### Provided passage:
No findings of significance were identified.

1R05 Fire Protection

.1 Routine Walkdowns

a. Inspection Scope

The inspectors reviewed licensee procedures, Standard Programs and Processes (SPP)-10.10, Control of Transient Combustibles, and SPP-10.9, Control of Fire Protection Impairments, and conducted a walkdown of the six fire areas (FA) and fire zones (FZ) listed below. Selected FAs/FZs were examined in order to verify licensee control of transient combustibles and ignition sources; the material condition of fire protection equipment and fire barriers; and operational lineup and operational condition of fire protection features or measures. Also, the inspectors verified that selected fire protection impairments were identified and controlled in accordance with procedure SPP-10.9. Furthermore, the inspectors reviewed applicable portions of the Site Fire Hazards Analysis Volumes 1 and 2 and Pre-Fire Plan drawings to verify that the necessary fire fighting equipment, such as fire extinguishers, hose stations, ladders, and communications equipment, was in place.

  • Unit 2 Reactor Building Elev. 621, Electrical Board Room 2A (FA-9)
  • Unit 2 Reactor Building Elev. 621, Shutdown Board Room 2A (FA-10)
  • Unit 2 Reactor Building Elev. 621, Shutdown Board Room 2B (FA-11)
  • Unit 1 Reactor Building Elev. 639 South of Column Line R (FZ 1-6)
  • Unit 1 Reactor Building Elev. 621 and North Elev. 639 (FZ 1-5)
  • Unit 2 Reactor Building, Elev. 519, 541, and 565 - East side (FZ 2-2)

b. Findings

No findings of significance were identified.

1R11 Licensed Operator Requalification

.1 Resident Inspector Quarterly Review

a. Inspection Scope

On March 23, 2009, the inspectors observed licensed operator requalification simulator examination for two crews. Each crew received the same examination scenario: Group 6 Isolation and Main Steam Line Break in Containment.

The inspectors specifically evaluated the following attributes related to each operating crews performance:

  • Clarity and formality of communication
  • Ability to take timely action to safely control the unit
  • Prioritization, interpretation, and verification of alarms
  • Correct use and implementation of Abnormal Operating Instructions (AOIs), and Emergency Operating Instructions (EOIs)
  • Timely and appropriate Emergency Action Level declarations per Emergency Plan Implementing Procedures (EPIP)

### Material:
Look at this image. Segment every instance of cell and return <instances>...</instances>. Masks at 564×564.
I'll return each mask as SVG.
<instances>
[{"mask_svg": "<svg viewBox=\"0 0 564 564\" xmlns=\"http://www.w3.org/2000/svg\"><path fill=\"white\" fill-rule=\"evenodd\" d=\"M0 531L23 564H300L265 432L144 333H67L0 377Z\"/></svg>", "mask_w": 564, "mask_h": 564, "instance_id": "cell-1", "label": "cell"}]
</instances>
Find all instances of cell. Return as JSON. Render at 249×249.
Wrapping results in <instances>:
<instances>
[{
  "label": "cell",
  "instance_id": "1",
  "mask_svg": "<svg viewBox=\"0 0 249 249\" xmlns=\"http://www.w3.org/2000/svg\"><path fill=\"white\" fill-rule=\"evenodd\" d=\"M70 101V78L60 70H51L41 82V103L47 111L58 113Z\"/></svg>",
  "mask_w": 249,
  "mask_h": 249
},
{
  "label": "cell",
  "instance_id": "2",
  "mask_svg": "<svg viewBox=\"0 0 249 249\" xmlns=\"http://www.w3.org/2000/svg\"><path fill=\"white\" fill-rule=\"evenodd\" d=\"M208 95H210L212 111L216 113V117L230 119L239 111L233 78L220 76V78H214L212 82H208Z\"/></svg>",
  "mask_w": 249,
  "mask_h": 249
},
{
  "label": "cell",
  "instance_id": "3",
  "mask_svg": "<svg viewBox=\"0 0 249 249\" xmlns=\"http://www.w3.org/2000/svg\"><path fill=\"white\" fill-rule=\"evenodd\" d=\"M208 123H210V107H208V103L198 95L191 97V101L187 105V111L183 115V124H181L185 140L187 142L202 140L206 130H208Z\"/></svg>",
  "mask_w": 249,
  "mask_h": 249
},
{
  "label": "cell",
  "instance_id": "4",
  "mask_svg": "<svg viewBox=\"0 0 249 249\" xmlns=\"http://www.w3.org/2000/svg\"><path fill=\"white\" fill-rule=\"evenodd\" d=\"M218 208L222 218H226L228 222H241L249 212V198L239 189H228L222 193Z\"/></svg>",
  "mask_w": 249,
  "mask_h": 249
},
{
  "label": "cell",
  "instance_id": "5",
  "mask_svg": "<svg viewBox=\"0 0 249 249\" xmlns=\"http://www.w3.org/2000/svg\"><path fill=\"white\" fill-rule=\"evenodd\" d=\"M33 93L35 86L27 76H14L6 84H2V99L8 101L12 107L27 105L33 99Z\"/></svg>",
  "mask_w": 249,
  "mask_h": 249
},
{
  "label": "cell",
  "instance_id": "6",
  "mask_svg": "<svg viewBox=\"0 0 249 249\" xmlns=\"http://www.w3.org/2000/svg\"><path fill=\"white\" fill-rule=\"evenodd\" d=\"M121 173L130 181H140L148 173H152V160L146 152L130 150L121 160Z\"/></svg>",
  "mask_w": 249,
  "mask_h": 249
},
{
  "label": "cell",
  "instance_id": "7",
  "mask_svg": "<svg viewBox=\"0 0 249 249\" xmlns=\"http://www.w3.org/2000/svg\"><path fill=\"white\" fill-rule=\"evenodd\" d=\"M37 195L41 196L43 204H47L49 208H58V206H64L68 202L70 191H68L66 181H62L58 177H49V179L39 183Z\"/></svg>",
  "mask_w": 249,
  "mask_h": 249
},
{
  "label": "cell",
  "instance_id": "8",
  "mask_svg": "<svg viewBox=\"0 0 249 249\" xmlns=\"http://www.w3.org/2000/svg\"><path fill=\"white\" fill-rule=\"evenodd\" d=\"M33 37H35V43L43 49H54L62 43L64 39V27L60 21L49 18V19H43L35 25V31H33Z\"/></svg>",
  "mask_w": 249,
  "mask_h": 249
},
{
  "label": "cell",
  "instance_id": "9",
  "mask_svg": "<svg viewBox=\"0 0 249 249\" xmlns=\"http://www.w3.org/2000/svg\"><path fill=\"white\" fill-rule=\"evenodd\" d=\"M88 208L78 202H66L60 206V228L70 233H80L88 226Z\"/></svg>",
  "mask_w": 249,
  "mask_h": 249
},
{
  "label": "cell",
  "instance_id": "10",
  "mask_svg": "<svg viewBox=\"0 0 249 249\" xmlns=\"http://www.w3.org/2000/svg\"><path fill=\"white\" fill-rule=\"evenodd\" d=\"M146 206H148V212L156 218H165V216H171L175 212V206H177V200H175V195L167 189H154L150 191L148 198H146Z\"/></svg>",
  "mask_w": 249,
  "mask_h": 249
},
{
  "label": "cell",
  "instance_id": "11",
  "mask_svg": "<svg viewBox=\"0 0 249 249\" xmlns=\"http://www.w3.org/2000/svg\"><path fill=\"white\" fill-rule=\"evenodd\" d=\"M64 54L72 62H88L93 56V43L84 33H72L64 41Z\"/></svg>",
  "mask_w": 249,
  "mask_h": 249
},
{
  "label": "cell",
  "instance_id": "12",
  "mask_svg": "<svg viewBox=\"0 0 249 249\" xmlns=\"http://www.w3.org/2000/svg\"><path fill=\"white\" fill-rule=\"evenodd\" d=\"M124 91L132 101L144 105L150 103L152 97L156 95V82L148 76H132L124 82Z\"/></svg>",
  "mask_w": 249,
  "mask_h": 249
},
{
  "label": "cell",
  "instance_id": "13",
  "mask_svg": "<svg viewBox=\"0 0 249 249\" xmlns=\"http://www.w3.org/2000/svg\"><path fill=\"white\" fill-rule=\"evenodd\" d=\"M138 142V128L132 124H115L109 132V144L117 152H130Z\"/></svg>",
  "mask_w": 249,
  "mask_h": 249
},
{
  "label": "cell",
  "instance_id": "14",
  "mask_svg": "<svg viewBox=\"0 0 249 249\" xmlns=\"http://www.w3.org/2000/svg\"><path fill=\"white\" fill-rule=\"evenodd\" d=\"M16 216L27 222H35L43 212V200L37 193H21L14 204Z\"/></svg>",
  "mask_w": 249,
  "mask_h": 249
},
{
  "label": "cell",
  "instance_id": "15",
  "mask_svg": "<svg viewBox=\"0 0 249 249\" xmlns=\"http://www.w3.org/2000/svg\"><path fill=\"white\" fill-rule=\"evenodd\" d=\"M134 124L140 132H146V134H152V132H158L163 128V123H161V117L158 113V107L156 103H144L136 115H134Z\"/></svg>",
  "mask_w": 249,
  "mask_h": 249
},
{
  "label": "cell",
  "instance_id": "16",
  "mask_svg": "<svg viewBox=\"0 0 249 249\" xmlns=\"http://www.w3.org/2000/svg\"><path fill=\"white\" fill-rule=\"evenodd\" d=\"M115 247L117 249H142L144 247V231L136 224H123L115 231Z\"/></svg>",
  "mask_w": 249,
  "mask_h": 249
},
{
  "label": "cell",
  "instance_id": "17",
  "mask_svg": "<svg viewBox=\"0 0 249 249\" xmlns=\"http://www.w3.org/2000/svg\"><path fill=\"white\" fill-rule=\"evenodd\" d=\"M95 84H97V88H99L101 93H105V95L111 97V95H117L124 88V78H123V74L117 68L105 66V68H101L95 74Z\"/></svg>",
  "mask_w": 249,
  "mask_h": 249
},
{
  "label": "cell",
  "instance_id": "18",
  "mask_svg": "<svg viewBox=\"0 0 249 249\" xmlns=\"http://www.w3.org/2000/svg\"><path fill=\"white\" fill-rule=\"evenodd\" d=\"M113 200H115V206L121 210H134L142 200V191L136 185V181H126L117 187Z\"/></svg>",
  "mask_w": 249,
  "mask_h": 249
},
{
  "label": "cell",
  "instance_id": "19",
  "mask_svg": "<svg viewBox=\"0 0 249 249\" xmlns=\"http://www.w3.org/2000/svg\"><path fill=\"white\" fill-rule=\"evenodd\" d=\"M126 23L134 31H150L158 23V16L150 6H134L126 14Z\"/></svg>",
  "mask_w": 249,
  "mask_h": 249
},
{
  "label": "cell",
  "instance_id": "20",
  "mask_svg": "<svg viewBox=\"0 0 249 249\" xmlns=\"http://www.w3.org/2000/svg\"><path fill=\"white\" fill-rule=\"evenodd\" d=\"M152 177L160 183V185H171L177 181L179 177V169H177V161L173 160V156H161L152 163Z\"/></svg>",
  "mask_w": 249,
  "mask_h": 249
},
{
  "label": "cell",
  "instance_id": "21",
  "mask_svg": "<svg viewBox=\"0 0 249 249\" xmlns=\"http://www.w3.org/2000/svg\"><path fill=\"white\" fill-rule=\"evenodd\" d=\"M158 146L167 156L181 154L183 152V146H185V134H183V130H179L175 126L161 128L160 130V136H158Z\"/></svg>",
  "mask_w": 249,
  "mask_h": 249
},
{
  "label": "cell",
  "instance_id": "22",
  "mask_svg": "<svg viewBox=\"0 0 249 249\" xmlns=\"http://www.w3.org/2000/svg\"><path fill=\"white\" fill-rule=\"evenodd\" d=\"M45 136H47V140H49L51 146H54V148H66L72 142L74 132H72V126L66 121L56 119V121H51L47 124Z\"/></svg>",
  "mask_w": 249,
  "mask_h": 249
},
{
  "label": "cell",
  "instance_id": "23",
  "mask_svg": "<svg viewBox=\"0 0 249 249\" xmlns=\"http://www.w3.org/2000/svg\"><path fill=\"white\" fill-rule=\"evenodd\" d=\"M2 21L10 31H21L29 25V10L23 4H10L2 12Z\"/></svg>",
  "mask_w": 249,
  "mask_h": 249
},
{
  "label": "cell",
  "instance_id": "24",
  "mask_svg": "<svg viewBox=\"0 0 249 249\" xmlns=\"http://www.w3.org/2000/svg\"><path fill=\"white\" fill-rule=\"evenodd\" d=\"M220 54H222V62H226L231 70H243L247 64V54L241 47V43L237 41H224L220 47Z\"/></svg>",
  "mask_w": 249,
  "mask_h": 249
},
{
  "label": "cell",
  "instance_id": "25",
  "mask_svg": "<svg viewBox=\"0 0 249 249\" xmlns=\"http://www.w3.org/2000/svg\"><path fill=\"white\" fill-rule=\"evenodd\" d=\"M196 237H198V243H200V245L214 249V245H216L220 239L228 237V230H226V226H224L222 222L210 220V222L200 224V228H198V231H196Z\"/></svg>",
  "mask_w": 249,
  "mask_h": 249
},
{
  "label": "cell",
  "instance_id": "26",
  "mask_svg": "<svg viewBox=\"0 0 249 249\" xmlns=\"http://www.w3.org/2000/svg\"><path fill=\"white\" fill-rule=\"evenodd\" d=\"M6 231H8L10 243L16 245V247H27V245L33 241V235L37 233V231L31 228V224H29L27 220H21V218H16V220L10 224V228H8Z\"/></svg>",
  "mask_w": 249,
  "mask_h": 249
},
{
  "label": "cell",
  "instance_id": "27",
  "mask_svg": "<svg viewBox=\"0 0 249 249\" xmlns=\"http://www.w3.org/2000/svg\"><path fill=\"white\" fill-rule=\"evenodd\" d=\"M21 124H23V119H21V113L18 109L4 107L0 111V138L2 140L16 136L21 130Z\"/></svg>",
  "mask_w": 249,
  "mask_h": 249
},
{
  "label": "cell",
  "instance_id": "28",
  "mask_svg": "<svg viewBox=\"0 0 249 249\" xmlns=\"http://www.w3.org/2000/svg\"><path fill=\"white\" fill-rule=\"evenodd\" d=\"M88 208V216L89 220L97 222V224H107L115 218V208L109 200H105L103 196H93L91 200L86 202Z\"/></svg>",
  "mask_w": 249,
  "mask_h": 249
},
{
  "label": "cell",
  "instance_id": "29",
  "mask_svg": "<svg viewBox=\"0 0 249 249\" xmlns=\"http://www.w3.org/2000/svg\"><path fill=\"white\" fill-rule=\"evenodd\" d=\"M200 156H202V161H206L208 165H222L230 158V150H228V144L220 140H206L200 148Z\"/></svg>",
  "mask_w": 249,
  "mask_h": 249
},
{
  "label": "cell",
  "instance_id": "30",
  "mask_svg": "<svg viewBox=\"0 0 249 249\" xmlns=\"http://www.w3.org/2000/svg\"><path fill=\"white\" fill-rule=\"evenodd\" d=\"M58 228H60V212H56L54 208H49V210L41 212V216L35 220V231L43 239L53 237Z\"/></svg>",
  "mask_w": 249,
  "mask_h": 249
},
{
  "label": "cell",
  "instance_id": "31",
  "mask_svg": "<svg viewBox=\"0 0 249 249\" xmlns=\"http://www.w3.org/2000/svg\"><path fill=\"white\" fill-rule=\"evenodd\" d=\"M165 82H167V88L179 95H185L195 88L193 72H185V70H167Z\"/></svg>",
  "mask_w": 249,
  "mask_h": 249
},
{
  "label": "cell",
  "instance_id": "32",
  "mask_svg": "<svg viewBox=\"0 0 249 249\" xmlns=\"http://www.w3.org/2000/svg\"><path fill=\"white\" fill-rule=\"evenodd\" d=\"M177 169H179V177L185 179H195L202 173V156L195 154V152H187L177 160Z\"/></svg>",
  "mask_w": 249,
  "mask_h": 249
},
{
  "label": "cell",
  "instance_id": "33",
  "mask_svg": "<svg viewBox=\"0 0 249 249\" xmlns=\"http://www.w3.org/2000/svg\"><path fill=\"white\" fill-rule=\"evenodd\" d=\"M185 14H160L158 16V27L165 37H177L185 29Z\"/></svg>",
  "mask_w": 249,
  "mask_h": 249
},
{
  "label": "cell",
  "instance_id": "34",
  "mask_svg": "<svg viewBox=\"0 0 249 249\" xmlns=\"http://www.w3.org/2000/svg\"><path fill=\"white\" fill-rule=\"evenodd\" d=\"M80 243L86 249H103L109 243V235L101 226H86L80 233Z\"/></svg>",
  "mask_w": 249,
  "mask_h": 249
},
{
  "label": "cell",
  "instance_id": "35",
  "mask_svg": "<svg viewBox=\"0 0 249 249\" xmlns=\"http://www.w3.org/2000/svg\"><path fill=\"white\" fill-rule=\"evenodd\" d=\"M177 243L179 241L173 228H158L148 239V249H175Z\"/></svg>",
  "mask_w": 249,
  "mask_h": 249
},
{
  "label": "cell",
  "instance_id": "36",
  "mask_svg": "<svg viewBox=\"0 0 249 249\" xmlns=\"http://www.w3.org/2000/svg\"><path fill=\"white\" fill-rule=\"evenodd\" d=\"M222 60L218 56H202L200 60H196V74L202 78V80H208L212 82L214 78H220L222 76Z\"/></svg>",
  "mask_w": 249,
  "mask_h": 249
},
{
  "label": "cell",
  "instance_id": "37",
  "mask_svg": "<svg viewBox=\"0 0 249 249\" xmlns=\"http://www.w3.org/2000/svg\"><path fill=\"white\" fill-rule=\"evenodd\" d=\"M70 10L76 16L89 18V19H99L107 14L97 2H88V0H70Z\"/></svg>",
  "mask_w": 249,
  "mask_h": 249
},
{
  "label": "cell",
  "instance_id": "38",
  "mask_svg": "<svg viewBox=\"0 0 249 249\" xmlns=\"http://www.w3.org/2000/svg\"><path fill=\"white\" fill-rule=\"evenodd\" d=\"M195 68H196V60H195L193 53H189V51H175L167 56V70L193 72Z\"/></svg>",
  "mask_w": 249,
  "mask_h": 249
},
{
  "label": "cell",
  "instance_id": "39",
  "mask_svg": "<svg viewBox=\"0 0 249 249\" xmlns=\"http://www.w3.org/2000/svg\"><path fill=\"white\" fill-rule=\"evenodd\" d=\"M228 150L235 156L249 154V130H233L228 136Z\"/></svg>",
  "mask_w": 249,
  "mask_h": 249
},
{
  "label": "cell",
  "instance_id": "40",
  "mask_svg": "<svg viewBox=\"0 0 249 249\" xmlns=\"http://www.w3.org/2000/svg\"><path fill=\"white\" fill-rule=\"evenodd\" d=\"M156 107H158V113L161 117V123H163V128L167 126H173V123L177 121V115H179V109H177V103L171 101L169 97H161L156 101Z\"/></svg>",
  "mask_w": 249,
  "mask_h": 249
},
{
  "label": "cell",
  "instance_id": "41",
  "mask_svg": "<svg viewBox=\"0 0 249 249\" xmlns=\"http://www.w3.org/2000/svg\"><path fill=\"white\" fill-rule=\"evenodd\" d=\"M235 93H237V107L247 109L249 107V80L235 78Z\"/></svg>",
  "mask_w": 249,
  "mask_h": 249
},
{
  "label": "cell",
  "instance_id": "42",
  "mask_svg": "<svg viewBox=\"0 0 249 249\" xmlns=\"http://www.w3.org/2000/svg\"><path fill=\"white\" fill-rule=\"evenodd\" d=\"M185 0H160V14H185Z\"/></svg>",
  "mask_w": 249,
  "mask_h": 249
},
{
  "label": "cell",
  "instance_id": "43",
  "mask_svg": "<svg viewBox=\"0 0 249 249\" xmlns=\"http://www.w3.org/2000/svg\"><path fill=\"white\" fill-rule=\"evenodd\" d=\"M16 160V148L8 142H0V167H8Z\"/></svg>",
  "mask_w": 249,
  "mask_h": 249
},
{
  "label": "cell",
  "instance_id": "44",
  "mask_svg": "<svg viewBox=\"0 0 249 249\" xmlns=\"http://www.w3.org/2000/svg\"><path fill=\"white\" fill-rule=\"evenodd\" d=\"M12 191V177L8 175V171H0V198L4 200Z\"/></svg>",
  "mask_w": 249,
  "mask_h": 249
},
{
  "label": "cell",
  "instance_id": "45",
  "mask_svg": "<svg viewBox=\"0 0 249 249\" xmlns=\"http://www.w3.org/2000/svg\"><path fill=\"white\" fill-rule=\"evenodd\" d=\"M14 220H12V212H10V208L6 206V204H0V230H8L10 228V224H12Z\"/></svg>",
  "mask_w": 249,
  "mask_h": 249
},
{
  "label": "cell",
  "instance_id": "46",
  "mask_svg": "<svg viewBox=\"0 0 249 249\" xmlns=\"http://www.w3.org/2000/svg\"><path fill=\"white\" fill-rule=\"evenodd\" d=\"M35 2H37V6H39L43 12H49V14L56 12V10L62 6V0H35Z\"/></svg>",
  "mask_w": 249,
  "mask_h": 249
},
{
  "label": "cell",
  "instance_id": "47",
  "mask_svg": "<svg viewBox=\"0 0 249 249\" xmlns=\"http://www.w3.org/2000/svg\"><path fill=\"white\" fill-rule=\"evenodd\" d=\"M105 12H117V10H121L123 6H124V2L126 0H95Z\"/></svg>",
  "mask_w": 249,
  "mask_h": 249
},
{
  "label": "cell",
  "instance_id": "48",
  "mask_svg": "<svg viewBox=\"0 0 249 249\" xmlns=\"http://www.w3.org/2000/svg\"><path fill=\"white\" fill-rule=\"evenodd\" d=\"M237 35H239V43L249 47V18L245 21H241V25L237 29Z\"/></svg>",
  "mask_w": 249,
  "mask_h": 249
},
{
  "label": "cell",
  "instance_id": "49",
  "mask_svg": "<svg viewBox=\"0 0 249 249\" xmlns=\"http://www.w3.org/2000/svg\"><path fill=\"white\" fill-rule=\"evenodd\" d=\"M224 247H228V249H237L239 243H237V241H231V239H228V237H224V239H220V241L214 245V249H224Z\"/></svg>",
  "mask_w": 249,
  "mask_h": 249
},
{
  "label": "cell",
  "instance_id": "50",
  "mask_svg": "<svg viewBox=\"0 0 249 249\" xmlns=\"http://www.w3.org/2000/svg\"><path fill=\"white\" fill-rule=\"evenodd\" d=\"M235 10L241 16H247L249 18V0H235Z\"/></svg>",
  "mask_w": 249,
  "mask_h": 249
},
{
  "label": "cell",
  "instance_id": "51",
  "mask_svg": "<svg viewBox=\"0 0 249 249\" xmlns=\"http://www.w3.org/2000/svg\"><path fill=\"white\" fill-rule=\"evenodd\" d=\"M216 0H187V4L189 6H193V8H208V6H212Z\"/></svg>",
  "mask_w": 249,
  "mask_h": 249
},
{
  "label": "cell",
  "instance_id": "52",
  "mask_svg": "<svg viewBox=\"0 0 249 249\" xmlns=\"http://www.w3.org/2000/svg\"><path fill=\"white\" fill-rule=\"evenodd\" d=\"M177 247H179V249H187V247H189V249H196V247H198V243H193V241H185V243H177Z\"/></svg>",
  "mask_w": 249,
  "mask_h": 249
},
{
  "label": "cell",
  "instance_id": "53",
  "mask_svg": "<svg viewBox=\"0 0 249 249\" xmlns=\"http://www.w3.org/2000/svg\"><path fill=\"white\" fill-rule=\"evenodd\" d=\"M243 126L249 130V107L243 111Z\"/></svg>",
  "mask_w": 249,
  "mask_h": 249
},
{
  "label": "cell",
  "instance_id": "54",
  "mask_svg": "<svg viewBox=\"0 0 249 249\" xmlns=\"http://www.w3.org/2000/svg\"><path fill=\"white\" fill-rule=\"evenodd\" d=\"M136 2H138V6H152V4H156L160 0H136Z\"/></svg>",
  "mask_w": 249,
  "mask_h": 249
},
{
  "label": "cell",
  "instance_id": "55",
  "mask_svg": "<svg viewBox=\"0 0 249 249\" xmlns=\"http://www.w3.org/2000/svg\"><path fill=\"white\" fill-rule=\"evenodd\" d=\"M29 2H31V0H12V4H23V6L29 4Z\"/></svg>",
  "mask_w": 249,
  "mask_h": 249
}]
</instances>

### To be done:
A – Reproduce word for word the portion of the inspection report from "b. Findings" up to and including "Break in Containment.".
B – In the inspection report, on what date did the inspectors observe the licensed operator requalification simulator examination?
The items stand apart from the inspection report and are separate material.

### Answer list:
A –
b. Findings

No findings of significance were identified.

1R11 Licensed Operator Requalification

.1 Resident Inspector Quarterly Review

a. Inspection Scope

On March 23, 2009, the inspectors observed licensed operator requalification simulator examination for two crews. Each crew received the same examination scenario: Group 6 Isolation and Main Steam Line Break in Containment.

B – March 23, 2009